Excerpt to read>

"""

Beijing's greatest show on Earth set the bar for Olympic Opening Ceremony standards

By the time a man had walked on air around the top of the Olympic stadium and lit the torch in Beijing four years ago, the message already had been received loud and clear in London:

You're in big trouble.

The host of the 2012 Summer Olympics was handed the most daunting assignment in Opening Ceremony history: following what was literally the greatest show on Earth.

It is hard to imagine anything London does later this month comparing even remotely to the spectacle Beijing delivered the world in August 2008, when it took the tradition of Olympic one-upsmanship to a previously unattained level.

[Photos: Opening Ceremonies through the years]

Olympic Opening Ceremonies once were primarily a showcase for the athletes themselves, marching in to the applause of a packed stadium. That's still a vital part of the show, but for a few decades the kickoff of the Games has become more of a look-what-we-can-do theatrical undertaking serving as the host country's opportunity to dazzle the world with choreography, creativity, costumes and technology – the basic ingredients of a Hollywood blockbuster production. Fittingly, the Opening Ceremony that really raised the bar was the 1984 Olympics in Los Angeles.

After boycotting Moscow in 1980, the United States was highly motivated to stage a big show upon its re-entry into the five-ring summer circus. So they put 84 pianists in Los Angeles' Memorial Coliseum playing "Rhapsody In Blue" and had a guy with a jet pack fly around the stadium. Boffo.

In the 1990s, lighting the Olympic flame became the centerpiece of the show. At Barcelona in 1992, archer Antonio Rebollo turned in one of the great clutch performances in Summer Games history by firing a flaming arrow into the caldron, perched at the top of the stadium, to set it afire.

[Related: Memorable Moments: Ali in Atlanta]

As the BBC put it, "It will be hard for any host to compete with Barcelona's unique way of lighting the Olympic flame at the 1992 opening ceremony."

Four years later, Atlanta more than compensated for its lack of flame-lighting trickery with star appeal. An otherwise uninspiring Opening Ceremony that featured a bunch of pickup trucks was made memorable at the end when swimming star Janet Evans handed the Olympic torch to a surprise guest – The Greatest, Muhammad Ali, who had a career coda by lighting the caldron while his body shook from the effects of Parkinson's.

"""

Decide whether each statement agrees with the article on Olympic Opening Ceremonies, giving yes or no and quoting the words of the article that settle it. (a) The 1984 ceremony in Los Angeles had 84 pianists playing "Rhapsody In Blue." (b) Antonio Rebollo lit the caldron with a flaming arrow at the 1996 Games. (c) In Atlanta, Janet Evans handed the Olympic torch to Muhammad Ali.

Data shown>
"""

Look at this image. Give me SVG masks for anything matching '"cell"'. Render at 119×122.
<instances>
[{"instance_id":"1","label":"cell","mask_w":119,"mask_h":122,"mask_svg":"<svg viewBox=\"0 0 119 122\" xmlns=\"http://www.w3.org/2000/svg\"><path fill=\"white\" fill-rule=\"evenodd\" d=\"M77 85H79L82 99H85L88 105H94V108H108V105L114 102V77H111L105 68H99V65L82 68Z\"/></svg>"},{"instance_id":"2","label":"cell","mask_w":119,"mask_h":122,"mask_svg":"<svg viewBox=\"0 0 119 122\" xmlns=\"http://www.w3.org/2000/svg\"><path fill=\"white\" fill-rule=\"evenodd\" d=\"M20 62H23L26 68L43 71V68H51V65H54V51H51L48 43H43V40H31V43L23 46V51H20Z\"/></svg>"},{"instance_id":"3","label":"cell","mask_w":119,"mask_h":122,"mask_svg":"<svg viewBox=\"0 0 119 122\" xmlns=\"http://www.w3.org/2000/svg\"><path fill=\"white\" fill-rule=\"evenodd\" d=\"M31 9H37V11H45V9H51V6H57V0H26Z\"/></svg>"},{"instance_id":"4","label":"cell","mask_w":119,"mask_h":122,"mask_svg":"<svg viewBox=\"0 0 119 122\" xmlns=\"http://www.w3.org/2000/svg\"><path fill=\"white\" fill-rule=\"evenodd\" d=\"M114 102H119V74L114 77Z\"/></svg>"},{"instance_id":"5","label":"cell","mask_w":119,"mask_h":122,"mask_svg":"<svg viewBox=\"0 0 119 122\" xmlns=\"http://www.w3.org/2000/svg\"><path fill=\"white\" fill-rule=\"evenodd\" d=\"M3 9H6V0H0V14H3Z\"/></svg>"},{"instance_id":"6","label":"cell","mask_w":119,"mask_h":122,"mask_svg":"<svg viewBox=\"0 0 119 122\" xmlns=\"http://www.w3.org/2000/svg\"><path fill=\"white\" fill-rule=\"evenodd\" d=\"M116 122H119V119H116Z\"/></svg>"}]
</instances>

"""

Finished exercise>
(a) Yes: "So they put 84 pianists in Los Angeles' Memorial Coliseum playing "Rhapsody In Blue" and had a guy with a jet pack fly around the stadium."
(b) No: "At Barcelona in 1992, archer Antonio Rebollo turned in one of the great clutch performances in Summer Games history by firing a flaming arrow into the caldron"
(c) Yes: "swimming star Janet Evans handed the Olympic torch to a surprise guest – The Greatest, Muhammad Ali"